> **What to produce**:
Reproduce the listing below word for word, leaving out the pictures.
[start Available records]
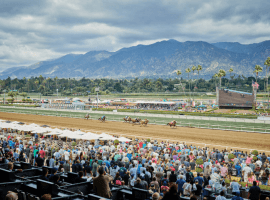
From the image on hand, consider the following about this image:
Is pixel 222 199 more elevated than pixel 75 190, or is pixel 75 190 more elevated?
pixel 75 190

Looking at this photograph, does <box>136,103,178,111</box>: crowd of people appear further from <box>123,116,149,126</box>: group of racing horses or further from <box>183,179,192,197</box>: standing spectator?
<box>183,179,192,197</box>: standing spectator

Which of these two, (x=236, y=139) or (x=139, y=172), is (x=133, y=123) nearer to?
(x=236, y=139)

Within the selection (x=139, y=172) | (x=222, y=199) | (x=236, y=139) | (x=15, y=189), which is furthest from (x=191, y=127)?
(x=15, y=189)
[end Available records]
> **Problem solution**:
From the image on hand, consider the following about this image:
Is pixel 222 199 more elevated than pixel 75 190, or is pixel 75 190 more elevated?
pixel 75 190

Looking at this photograph, does <box>136,103,178,111</box>: crowd of people appear further from <box>123,116,149,126</box>: group of racing horses or further from <box>183,179,192,197</box>: standing spectator?
<box>183,179,192,197</box>: standing spectator

Which of these two, (x=236, y=139) or (x=139, y=172), is (x=133, y=123) nearer to?
(x=236, y=139)

Within the selection (x=139, y=172) | (x=222, y=199) | (x=236, y=139) | (x=15, y=189), which is furthest from (x=191, y=127)?
(x=15, y=189)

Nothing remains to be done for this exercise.